-------- Record list --------

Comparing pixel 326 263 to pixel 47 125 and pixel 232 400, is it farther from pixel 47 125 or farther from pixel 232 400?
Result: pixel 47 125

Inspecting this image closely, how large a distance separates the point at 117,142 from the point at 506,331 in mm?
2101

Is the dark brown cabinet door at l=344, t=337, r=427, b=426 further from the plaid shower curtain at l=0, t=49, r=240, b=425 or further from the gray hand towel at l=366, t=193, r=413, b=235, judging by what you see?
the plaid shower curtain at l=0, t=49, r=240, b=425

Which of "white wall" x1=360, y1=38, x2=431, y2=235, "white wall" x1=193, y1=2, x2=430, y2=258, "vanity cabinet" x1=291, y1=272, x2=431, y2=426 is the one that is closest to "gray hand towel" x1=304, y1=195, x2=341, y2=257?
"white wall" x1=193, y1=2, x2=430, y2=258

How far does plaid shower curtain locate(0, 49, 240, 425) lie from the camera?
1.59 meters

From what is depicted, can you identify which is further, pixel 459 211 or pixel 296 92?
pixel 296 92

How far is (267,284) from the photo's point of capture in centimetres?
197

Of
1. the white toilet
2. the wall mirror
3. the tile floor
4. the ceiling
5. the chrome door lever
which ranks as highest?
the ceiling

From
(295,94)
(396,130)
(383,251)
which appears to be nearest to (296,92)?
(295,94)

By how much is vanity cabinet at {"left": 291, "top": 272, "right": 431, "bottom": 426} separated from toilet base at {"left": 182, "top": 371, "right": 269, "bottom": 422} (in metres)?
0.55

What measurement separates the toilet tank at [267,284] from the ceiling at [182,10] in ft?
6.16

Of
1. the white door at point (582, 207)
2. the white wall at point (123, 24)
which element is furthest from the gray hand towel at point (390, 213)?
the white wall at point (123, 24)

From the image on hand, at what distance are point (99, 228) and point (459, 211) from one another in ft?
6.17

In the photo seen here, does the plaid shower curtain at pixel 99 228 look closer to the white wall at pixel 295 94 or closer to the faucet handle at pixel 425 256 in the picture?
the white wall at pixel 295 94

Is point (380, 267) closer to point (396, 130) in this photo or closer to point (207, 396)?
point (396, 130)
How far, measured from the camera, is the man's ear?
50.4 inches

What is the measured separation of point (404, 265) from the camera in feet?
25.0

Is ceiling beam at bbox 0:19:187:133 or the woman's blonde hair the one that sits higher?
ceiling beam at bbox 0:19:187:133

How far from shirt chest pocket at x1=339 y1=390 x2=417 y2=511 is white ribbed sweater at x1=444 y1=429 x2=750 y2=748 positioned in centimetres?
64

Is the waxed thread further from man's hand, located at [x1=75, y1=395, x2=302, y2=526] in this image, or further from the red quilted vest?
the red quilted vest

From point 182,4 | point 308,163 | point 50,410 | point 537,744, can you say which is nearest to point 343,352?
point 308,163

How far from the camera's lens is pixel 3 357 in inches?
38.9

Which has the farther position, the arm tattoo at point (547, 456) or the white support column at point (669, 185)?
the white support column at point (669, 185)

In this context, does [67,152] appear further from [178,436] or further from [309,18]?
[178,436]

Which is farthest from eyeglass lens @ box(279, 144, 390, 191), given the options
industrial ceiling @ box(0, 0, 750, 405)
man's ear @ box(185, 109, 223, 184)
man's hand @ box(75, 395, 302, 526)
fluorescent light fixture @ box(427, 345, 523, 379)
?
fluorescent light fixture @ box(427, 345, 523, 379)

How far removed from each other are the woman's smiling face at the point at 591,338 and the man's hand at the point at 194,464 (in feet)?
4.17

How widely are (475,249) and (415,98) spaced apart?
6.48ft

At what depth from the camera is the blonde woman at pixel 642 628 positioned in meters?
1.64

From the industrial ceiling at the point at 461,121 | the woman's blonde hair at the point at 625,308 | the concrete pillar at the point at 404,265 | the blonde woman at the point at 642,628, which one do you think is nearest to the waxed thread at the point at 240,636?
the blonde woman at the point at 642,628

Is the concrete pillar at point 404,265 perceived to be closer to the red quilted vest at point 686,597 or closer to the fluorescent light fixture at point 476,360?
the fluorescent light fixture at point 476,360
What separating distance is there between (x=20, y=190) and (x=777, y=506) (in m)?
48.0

--------

# The exercise
The records above must be repeated exactly, every one of them.

# Solution for this exercise
Comparing pixel 326 263 to pixel 47 125 and pixel 232 400, is it farther from pixel 47 125 or farther from pixel 232 400?
Result: pixel 47 125

Inspecting this image closely, how large a distance separates the point at 117,142 from the point at 506,331 in mm?
2101

Is the dark brown cabinet door at l=344, t=337, r=427, b=426 further from the plaid shower curtain at l=0, t=49, r=240, b=425 or further from the gray hand towel at l=366, t=193, r=413, b=235, judging by what you see?
the plaid shower curtain at l=0, t=49, r=240, b=425

Which of "white wall" x1=360, y1=38, x2=431, y2=235, "white wall" x1=193, y1=2, x2=430, y2=258, "vanity cabinet" x1=291, y1=272, x2=431, y2=426 is the one that is closest to "gray hand towel" x1=304, y1=195, x2=341, y2=257?
"white wall" x1=193, y1=2, x2=430, y2=258

How far does plaid shower curtain locate(0, 49, 240, 425) lie from the camera?
1.59 meters

From what is depicted, can you identify which is further, pixel 459 211 or pixel 296 92?
pixel 296 92

How far is (267,284) from the photo's point of capture in centimetres?
197

Of
1. the white toilet
2. the wall mirror
3. the tile floor
4. the ceiling
5. the chrome door lever
which ranks as highest?
the ceiling

From
(295,94)
(396,130)
(383,251)
which appears to be nearest to (296,92)?
(295,94)

By how much is vanity cabinet at {"left": 291, "top": 272, "right": 431, "bottom": 426} separated from toilet base at {"left": 182, "top": 371, "right": 269, "bottom": 422} (in metres)?
0.55

What measurement separates the toilet tank at [267,284] from the ceiling at [182,10] in ft?
6.16

Of
1. the white door at point (582, 207)
2. the white wall at point (123, 24)
which element is furthest from the gray hand towel at point (390, 213)?
the white wall at point (123, 24)

From the image on hand, at what distance are point (99, 228) and point (459, 211) from one another in ft?
6.17

In the photo seen here, does the plaid shower curtain at pixel 99 228 look closer to the white wall at pixel 295 94 or closer to the faucet handle at pixel 425 256 in the picture?
the white wall at pixel 295 94

Is point (380, 267) closer to point (396, 130) in this photo or closer to point (207, 396)?
point (396, 130)
How far, measured from the camera, is the man's ear?
50.4 inches

What is the measured separation of point (404, 265) from the camera in feet?
25.0

Is ceiling beam at bbox 0:19:187:133 or the woman's blonde hair the one that sits higher?
ceiling beam at bbox 0:19:187:133

How far from shirt chest pocket at x1=339 y1=390 x2=417 y2=511 is white ribbed sweater at x1=444 y1=429 x2=750 y2=748 positioned in centimetres?
64

Is the waxed thread further from man's hand, located at [x1=75, y1=395, x2=302, y2=526] in this image, or further from the red quilted vest?
the red quilted vest

From point 182,4 | point 308,163 | point 50,410 | point 537,744, can you say which is nearest to point 343,352?
point 308,163

How far from the camera's lens is pixel 3 357 in inches?
38.9

Which has the farther position, the arm tattoo at point (547, 456) or the white support column at point (669, 185)?
the white support column at point (669, 185)

In this context, does [67,152] appear further from [178,436] or further from [309,18]?
[178,436]

Which is farthest from eyeglass lens @ box(279, 144, 390, 191), given the options
industrial ceiling @ box(0, 0, 750, 405)
man's ear @ box(185, 109, 223, 184)
man's hand @ box(75, 395, 302, 526)
fluorescent light fixture @ box(427, 345, 523, 379)
?
fluorescent light fixture @ box(427, 345, 523, 379)

How far removed from each other are the woman's smiling face at the point at 591,338 and the man's hand at the point at 194,464 (in feet)?
4.17

How widely are (475,249) and (415,98) spaced apart?
6.48ft

At what depth from the camera is the blonde woman at pixel 642 628 positioned in meters?
1.64

From the industrial ceiling at the point at 461,121 | the woman's blonde hair at the point at 625,308 | the concrete pillar at the point at 404,265 | the blonde woman at the point at 642,628, which one do you think is nearest to the waxed thread at the point at 240,636?
the blonde woman at the point at 642,628

Is the concrete pillar at point 404,265 perceived to be closer to the red quilted vest at point 686,597 or closer to the fluorescent light fixture at point 476,360?
the fluorescent light fixture at point 476,360
What separating distance is there between (x=20, y=190) and (x=777, y=506) (in m)?
48.0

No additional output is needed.